Mendelssohn: String Symphonies or Rossini's string sonatas perhaps.


----------



## Portamento (Dec 8, 2016)

This short and beautiful piece by Schmitt (the string quartet/orchestra version) would serve as a great opener to a concert. Bonus props for the rare composer!
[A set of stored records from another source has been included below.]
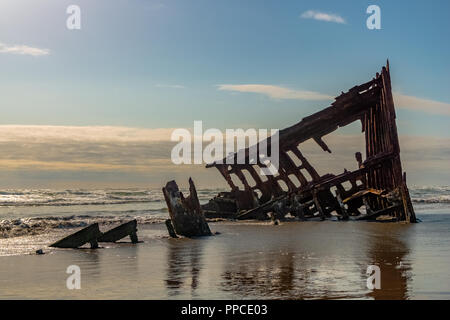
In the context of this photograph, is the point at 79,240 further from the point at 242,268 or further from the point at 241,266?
the point at 242,268

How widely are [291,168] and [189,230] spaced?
23.0 feet

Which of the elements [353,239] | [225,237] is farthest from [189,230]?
[353,239]

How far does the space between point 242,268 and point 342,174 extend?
35.3 feet

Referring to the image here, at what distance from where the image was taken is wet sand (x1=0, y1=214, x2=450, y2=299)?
6789mm

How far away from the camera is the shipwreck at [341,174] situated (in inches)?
703

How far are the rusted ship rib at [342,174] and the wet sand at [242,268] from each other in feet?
15.6

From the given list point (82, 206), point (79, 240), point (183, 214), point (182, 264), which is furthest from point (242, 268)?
point (82, 206)

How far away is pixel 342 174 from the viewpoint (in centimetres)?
1870

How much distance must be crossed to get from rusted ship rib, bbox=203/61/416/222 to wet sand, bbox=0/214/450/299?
187 inches
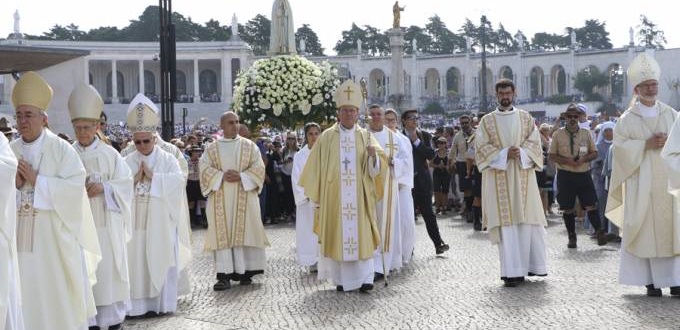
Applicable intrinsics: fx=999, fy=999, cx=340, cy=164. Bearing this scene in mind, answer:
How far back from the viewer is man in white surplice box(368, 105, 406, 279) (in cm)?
1080

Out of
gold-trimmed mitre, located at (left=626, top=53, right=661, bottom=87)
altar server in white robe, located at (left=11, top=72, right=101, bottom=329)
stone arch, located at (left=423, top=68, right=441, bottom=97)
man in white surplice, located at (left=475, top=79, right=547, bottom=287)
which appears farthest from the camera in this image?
stone arch, located at (left=423, top=68, right=441, bottom=97)

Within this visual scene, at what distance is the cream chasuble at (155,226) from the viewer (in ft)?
30.3

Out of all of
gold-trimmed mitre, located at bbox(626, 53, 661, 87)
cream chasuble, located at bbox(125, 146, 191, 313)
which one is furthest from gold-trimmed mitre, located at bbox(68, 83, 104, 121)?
gold-trimmed mitre, located at bbox(626, 53, 661, 87)

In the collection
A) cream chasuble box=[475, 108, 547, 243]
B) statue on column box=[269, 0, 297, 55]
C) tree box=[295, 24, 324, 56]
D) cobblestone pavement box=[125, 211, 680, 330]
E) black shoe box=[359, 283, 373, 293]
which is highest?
tree box=[295, 24, 324, 56]

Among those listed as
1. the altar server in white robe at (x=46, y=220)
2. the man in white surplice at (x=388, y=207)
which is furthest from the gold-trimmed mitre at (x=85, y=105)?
the man in white surplice at (x=388, y=207)

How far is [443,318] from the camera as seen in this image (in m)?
8.48

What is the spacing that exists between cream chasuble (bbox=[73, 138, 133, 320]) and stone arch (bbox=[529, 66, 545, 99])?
87.5 meters

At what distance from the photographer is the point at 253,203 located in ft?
36.7

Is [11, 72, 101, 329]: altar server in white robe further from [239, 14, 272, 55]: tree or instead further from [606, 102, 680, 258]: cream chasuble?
[239, 14, 272, 55]: tree

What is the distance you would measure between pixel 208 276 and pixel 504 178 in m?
3.79

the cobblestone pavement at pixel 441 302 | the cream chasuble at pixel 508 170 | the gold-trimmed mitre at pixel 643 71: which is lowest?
the cobblestone pavement at pixel 441 302

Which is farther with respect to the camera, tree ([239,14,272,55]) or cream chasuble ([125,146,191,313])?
tree ([239,14,272,55])

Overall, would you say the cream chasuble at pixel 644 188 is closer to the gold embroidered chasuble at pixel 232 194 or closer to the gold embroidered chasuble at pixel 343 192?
the gold embroidered chasuble at pixel 343 192

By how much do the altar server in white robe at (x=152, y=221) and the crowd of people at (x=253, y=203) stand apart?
0.01 meters
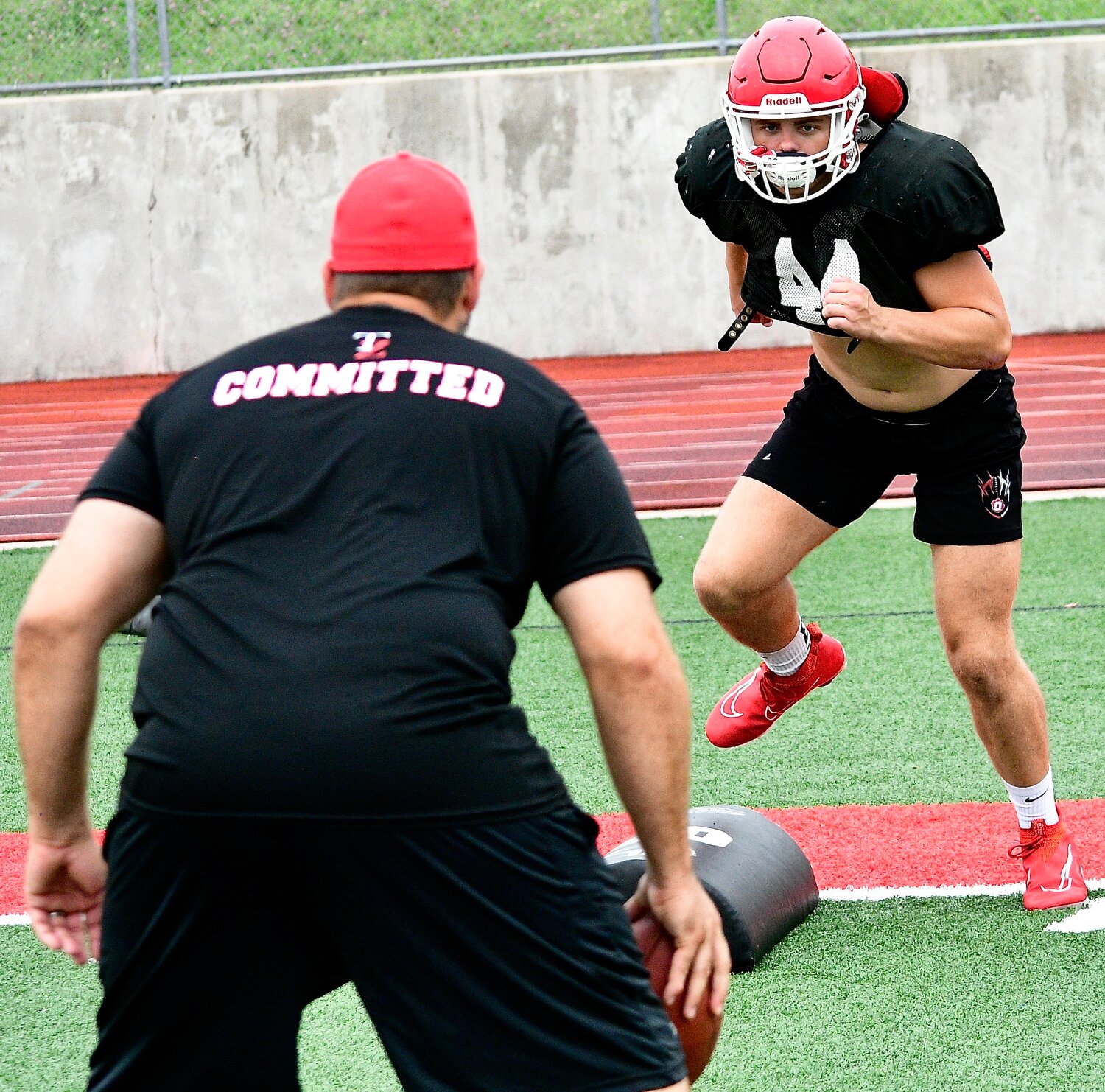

_http://imslp.org/wiki/Andante_religioso_(Schmitt,_Florent)_

No bass parts, unfortunately...


----------



## Animal the Drummer (Nov 14, 2015)

All good suggestions, to which I'd add Warlock's "Capriol" Suite. I don't play a string instrument but I'd imagine that would be great fun to perform, and it contains a wide variety of music.


----------



## SuperTonic (Jun 3, 2010)

Vaughan Williams: Fantasia on a Theme of Thomas Tallis
Elgar: Introduction and Allegro for strings


----------



## Merl (Jul 28, 2016)

Dvorak? I'd also second Pugg's Mendelssohn suggestion.


----------



## Pat Fairlea (Dec 9, 2015)

Holst, St Paul's Suite?


----------



## Bettina (Sep 29, 2016)

You can't go wrong with Barber's Adagio for Strings. A well-loved piece that is guaranteed to please the audience and the performers!


----------



## Becca (Feb 5, 2015)

Pat Fairlea said:


> Holst, St Paul's Suite?


I second this suggestion. A local group which puts on concerts for elementary school kids will be using it in their March program.


----------



## Pugg (Aug 8, 2014)

Merl said:


> Dvorak? I'd also second Pugg's Mendelssohn suggestion.


Very good advice and playable .


----------



## FBerwald (Feb 28, 2017)

Here are a few

Nápravník - Melancolie [op. 48 - 3 arranged for strings]
Nielsen - Little Suite for strings
Suk - Serenade
Arthur Foote - Serenade, Suite
Elgar - Sospiri


----------